Probe failures from expected error types (timeouts, policy rejections,
spawn failures) are recorded as `None` fields in the snapshot rather
than raised; a missing CLI never fails the agent. A failed first probe
does not poison the cache — the next call retries.

## `DockerShellTool` — sandboxed tier

When commands originate from untrusted input (e.g. the model is acting on
prompt-injected document content), prefer `DockerShellTool`. With the
default isolation flags and a trusted container runtime, the container
is the intended security boundary and approval gating becomes optional.

```python
import asyncio
from agent_framework_tools.shell import DockerShellTool


async def main() -> None:
    async with DockerShellTool(
        image="mcr.microsoft.com/azurelinux/base/core:3.0",
        approval_mode="never_require",  # container is the boundary
    ) as shell:
        result = await shell.run("uname -a && id")
        print(result.stdout)


asyncio.run(main())
```

Defaults applied to every container:

- `--network none` — no host or external network.
- `--user 65534:65534` — runs as `nobody:nogroup`.
- `--read-only` root filesystem; only mounted host paths are writable.
- `--cap-drop ALL` and `--security-opt no-new-privileges`.
- `--memory 512m`, `--pids-limit 256`, ephemeral `tmpfs /tmp`.

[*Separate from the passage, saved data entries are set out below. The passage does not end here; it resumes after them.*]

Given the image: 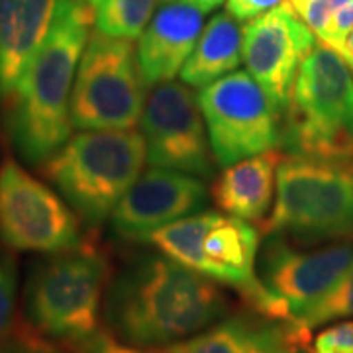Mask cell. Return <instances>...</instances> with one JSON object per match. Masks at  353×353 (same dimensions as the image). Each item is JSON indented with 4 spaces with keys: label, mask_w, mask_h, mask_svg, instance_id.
<instances>
[{
    "label": "cell",
    "mask_w": 353,
    "mask_h": 353,
    "mask_svg": "<svg viewBox=\"0 0 353 353\" xmlns=\"http://www.w3.org/2000/svg\"><path fill=\"white\" fill-rule=\"evenodd\" d=\"M18 269L12 255L0 253V338L14 326Z\"/></svg>",
    "instance_id": "cell-23"
},
{
    "label": "cell",
    "mask_w": 353,
    "mask_h": 353,
    "mask_svg": "<svg viewBox=\"0 0 353 353\" xmlns=\"http://www.w3.org/2000/svg\"><path fill=\"white\" fill-rule=\"evenodd\" d=\"M281 145L289 155L353 161V77L343 55L314 46L283 108Z\"/></svg>",
    "instance_id": "cell-3"
},
{
    "label": "cell",
    "mask_w": 353,
    "mask_h": 353,
    "mask_svg": "<svg viewBox=\"0 0 353 353\" xmlns=\"http://www.w3.org/2000/svg\"><path fill=\"white\" fill-rule=\"evenodd\" d=\"M0 241L16 252L38 253L83 243L75 210L14 159L0 165Z\"/></svg>",
    "instance_id": "cell-9"
},
{
    "label": "cell",
    "mask_w": 353,
    "mask_h": 353,
    "mask_svg": "<svg viewBox=\"0 0 353 353\" xmlns=\"http://www.w3.org/2000/svg\"><path fill=\"white\" fill-rule=\"evenodd\" d=\"M94 24L81 0H59L50 34L10 94L6 132L30 165H46L71 138V94Z\"/></svg>",
    "instance_id": "cell-2"
},
{
    "label": "cell",
    "mask_w": 353,
    "mask_h": 353,
    "mask_svg": "<svg viewBox=\"0 0 353 353\" xmlns=\"http://www.w3.org/2000/svg\"><path fill=\"white\" fill-rule=\"evenodd\" d=\"M110 267L92 243L50 253L26 283V316L32 328L69 345L99 330Z\"/></svg>",
    "instance_id": "cell-5"
},
{
    "label": "cell",
    "mask_w": 353,
    "mask_h": 353,
    "mask_svg": "<svg viewBox=\"0 0 353 353\" xmlns=\"http://www.w3.org/2000/svg\"><path fill=\"white\" fill-rule=\"evenodd\" d=\"M228 301L214 279L167 255H141L110 283L104 318L116 338L134 345H171L214 326Z\"/></svg>",
    "instance_id": "cell-1"
},
{
    "label": "cell",
    "mask_w": 353,
    "mask_h": 353,
    "mask_svg": "<svg viewBox=\"0 0 353 353\" xmlns=\"http://www.w3.org/2000/svg\"><path fill=\"white\" fill-rule=\"evenodd\" d=\"M145 163L143 134L88 130L69 138L43 165V173L88 228H99L141 176Z\"/></svg>",
    "instance_id": "cell-4"
},
{
    "label": "cell",
    "mask_w": 353,
    "mask_h": 353,
    "mask_svg": "<svg viewBox=\"0 0 353 353\" xmlns=\"http://www.w3.org/2000/svg\"><path fill=\"white\" fill-rule=\"evenodd\" d=\"M216 163L228 167L281 145V110L245 71L199 88Z\"/></svg>",
    "instance_id": "cell-8"
},
{
    "label": "cell",
    "mask_w": 353,
    "mask_h": 353,
    "mask_svg": "<svg viewBox=\"0 0 353 353\" xmlns=\"http://www.w3.org/2000/svg\"><path fill=\"white\" fill-rule=\"evenodd\" d=\"M350 2H353V0H308L301 16H303L306 26L314 32L316 38L322 41V38L328 32L334 14Z\"/></svg>",
    "instance_id": "cell-25"
},
{
    "label": "cell",
    "mask_w": 353,
    "mask_h": 353,
    "mask_svg": "<svg viewBox=\"0 0 353 353\" xmlns=\"http://www.w3.org/2000/svg\"><path fill=\"white\" fill-rule=\"evenodd\" d=\"M243 28L232 14H216L202 30L201 38L181 69L185 85L194 88L208 87L222 77L236 71L241 59Z\"/></svg>",
    "instance_id": "cell-17"
},
{
    "label": "cell",
    "mask_w": 353,
    "mask_h": 353,
    "mask_svg": "<svg viewBox=\"0 0 353 353\" xmlns=\"http://www.w3.org/2000/svg\"><path fill=\"white\" fill-rule=\"evenodd\" d=\"M343 59H345V63L350 65V69H352L353 73V34L347 38V41H345V50H343Z\"/></svg>",
    "instance_id": "cell-30"
},
{
    "label": "cell",
    "mask_w": 353,
    "mask_h": 353,
    "mask_svg": "<svg viewBox=\"0 0 353 353\" xmlns=\"http://www.w3.org/2000/svg\"><path fill=\"white\" fill-rule=\"evenodd\" d=\"M316 46L314 32L299 18L290 2L243 26L241 59L281 114L304 57Z\"/></svg>",
    "instance_id": "cell-12"
},
{
    "label": "cell",
    "mask_w": 353,
    "mask_h": 353,
    "mask_svg": "<svg viewBox=\"0 0 353 353\" xmlns=\"http://www.w3.org/2000/svg\"><path fill=\"white\" fill-rule=\"evenodd\" d=\"M185 2H189L192 6L201 8L202 12H212L218 6H222L224 0H185Z\"/></svg>",
    "instance_id": "cell-29"
},
{
    "label": "cell",
    "mask_w": 353,
    "mask_h": 353,
    "mask_svg": "<svg viewBox=\"0 0 353 353\" xmlns=\"http://www.w3.org/2000/svg\"><path fill=\"white\" fill-rule=\"evenodd\" d=\"M204 12L185 0H173L153 14L138 43V63L148 88L173 81L201 38Z\"/></svg>",
    "instance_id": "cell-14"
},
{
    "label": "cell",
    "mask_w": 353,
    "mask_h": 353,
    "mask_svg": "<svg viewBox=\"0 0 353 353\" xmlns=\"http://www.w3.org/2000/svg\"><path fill=\"white\" fill-rule=\"evenodd\" d=\"M306 2H308V0H290L292 8H294V10H296V12H299V14L303 12V8H304V6H306Z\"/></svg>",
    "instance_id": "cell-31"
},
{
    "label": "cell",
    "mask_w": 353,
    "mask_h": 353,
    "mask_svg": "<svg viewBox=\"0 0 353 353\" xmlns=\"http://www.w3.org/2000/svg\"><path fill=\"white\" fill-rule=\"evenodd\" d=\"M0 353H65L61 347L43 338L36 328H28L24 324L12 326L0 338Z\"/></svg>",
    "instance_id": "cell-22"
},
{
    "label": "cell",
    "mask_w": 353,
    "mask_h": 353,
    "mask_svg": "<svg viewBox=\"0 0 353 353\" xmlns=\"http://www.w3.org/2000/svg\"><path fill=\"white\" fill-rule=\"evenodd\" d=\"M77 353H167V350L148 347V345H134L116 338L108 330H97L85 340L69 345Z\"/></svg>",
    "instance_id": "cell-24"
},
{
    "label": "cell",
    "mask_w": 353,
    "mask_h": 353,
    "mask_svg": "<svg viewBox=\"0 0 353 353\" xmlns=\"http://www.w3.org/2000/svg\"><path fill=\"white\" fill-rule=\"evenodd\" d=\"M157 0H97L92 6L97 32L112 38L136 39L153 18Z\"/></svg>",
    "instance_id": "cell-20"
},
{
    "label": "cell",
    "mask_w": 353,
    "mask_h": 353,
    "mask_svg": "<svg viewBox=\"0 0 353 353\" xmlns=\"http://www.w3.org/2000/svg\"><path fill=\"white\" fill-rule=\"evenodd\" d=\"M283 4V0H226V12L238 22H250Z\"/></svg>",
    "instance_id": "cell-28"
},
{
    "label": "cell",
    "mask_w": 353,
    "mask_h": 353,
    "mask_svg": "<svg viewBox=\"0 0 353 353\" xmlns=\"http://www.w3.org/2000/svg\"><path fill=\"white\" fill-rule=\"evenodd\" d=\"M283 153L277 150L253 155L228 165L214 183V201L230 216L241 220H261L277 192V171Z\"/></svg>",
    "instance_id": "cell-16"
},
{
    "label": "cell",
    "mask_w": 353,
    "mask_h": 353,
    "mask_svg": "<svg viewBox=\"0 0 353 353\" xmlns=\"http://www.w3.org/2000/svg\"><path fill=\"white\" fill-rule=\"evenodd\" d=\"M340 318H353V265L320 301L294 316L292 322L312 330Z\"/></svg>",
    "instance_id": "cell-21"
},
{
    "label": "cell",
    "mask_w": 353,
    "mask_h": 353,
    "mask_svg": "<svg viewBox=\"0 0 353 353\" xmlns=\"http://www.w3.org/2000/svg\"><path fill=\"white\" fill-rule=\"evenodd\" d=\"M279 326L281 320L277 324H261L248 318H232L165 350L167 353H273Z\"/></svg>",
    "instance_id": "cell-18"
},
{
    "label": "cell",
    "mask_w": 353,
    "mask_h": 353,
    "mask_svg": "<svg viewBox=\"0 0 353 353\" xmlns=\"http://www.w3.org/2000/svg\"><path fill=\"white\" fill-rule=\"evenodd\" d=\"M353 265V243H334L314 252L296 250L281 234L267 236L259 255V281L294 320L320 301Z\"/></svg>",
    "instance_id": "cell-11"
},
{
    "label": "cell",
    "mask_w": 353,
    "mask_h": 353,
    "mask_svg": "<svg viewBox=\"0 0 353 353\" xmlns=\"http://www.w3.org/2000/svg\"><path fill=\"white\" fill-rule=\"evenodd\" d=\"M59 0H0V99L8 101L50 34Z\"/></svg>",
    "instance_id": "cell-15"
},
{
    "label": "cell",
    "mask_w": 353,
    "mask_h": 353,
    "mask_svg": "<svg viewBox=\"0 0 353 353\" xmlns=\"http://www.w3.org/2000/svg\"><path fill=\"white\" fill-rule=\"evenodd\" d=\"M81 2H85V4H88L90 8H92V6L97 4V0H81Z\"/></svg>",
    "instance_id": "cell-32"
},
{
    "label": "cell",
    "mask_w": 353,
    "mask_h": 353,
    "mask_svg": "<svg viewBox=\"0 0 353 353\" xmlns=\"http://www.w3.org/2000/svg\"><path fill=\"white\" fill-rule=\"evenodd\" d=\"M310 330L292 320H281L279 338L273 353H314L308 347Z\"/></svg>",
    "instance_id": "cell-27"
},
{
    "label": "cell",
    "mask_w": 353,
    "mask_h": 353,
    "mask_svg": "<svg viewBox=\"0 0 353 353\" xmlns=\"http://www.w3.org/2000/svg\"><path fill=\"white\" fill-rule=\"evenodd\" d=\"M141 130L152 167L199 179L214 175V153L199 94L189 85L167 81L152 88L141 114Z\"/></svg>",
    "instance_id": "cell-10"
},
{
    "label": "cell",
    "mask_w": 353,
    "mask_h": 353,
    "mask_svg": "<svg viewBox=\"0 0 353 353\" xmlns=\"http://www.w3.org/2000/svg\"><path fill=\"white\" fill-rule=\"evenodd\" d=\"M208 190L199 176L152 167L118 202L110 216L114 234L128 241H148L155 230L185 216L199 214Z\"/></svg>",
    "instance_id": "cell-13"
},
{
    "label": "cell",
    "mask_w": 353,
    "mask_h": 353,
    "mask_svg": "<svg viewBox=\"0 0 353 353\" xmlns=\"http://www.w3.org/2000/svg\"><path fill=\"white\" fill-rule=\"evenodd\" d=\"M267 232L303 243L353 238V161L283 157Z\"/></svg>",
    "instance_id": "cell-6"
},
{
    "label": "cell",
    "mask_w": 353,
    "mask_h": 353,
    "mask_svg": "<svg viewBox=\"0 0 353 353\" xmlns=\"http://www.w3.org/2000/svg\"><path fill=\"white\" fill-rule=\"evenodd\" d=\"M216 212H199L175 220L167 226L155 230L148 238V243L155 245L159 252L175 259L185 267L201 273L202 243L210 226L216 222Z\"/></svg>",
    "instance_id": "cell-19"
},
{
    "label": "cell",
    "mask_w": 353,
    "mask_h": 353,
    "mask_svg": "<svg viewBox=\"0 0 353 353\" xmlns=\"http://www.w3.org/2000/svg\"><path fill=\"white\" fill-rule=\"evenodd\" d=\"M314 353H353V320L320 332L312 343Z\"/></svg>",
    "instance_id": "cell-26"
},
{
    "label": "cell",
    "mask_w": 353,
    "mask_h": 353,
    "mask_svg": "<svg viewBox=\"0 0 353 353\" xmlns=\"http://www.w3.org/2000/svg\"><path fill=\"white\" fill-rule=\"evenodd\" d=\"M145 88L132 39L90 34L71 94L73 126L134 130L143 114Z\"/></svg>",
    "instance_id": "cell-7"
}]
</instances>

To expose a host directory, pass `host_workdir="/path"` (mounted
read-only by default; `mount_readonly=False` to allow writes). Swap the
container runtime with `docker_binary="podman"`.

## Sandbox tiers at a glance

| Use case | Tool | Sandbox |
|---|---|---|
| Run *code* (untrusted) | `HyperlightCodeActProvider.execute_code` (`agent-framework-hyperlight`) | Hyperlight WASM microVM |
| Run *shell* (untrusted) | `DockerShellTool` | OCI container (network-off, non-root, capabilities dropped) |
| Run *shell* (trusted dev) | `LocalShellTool` | Approval-in-the-loop |

## Relationship to `agent-framework-hyperlight`

`agent-framework-hyperlight` is a **code** sandbox (a single WASM guest
loaded into a microVM, called via a hostcall ABI — there is no kernel,
userland, or shell binary inside). It is the right tier for executing
generated *code*. For sandboxing *shell* commands, the realistic tier is
OCI, which `DockerShellTool` provides.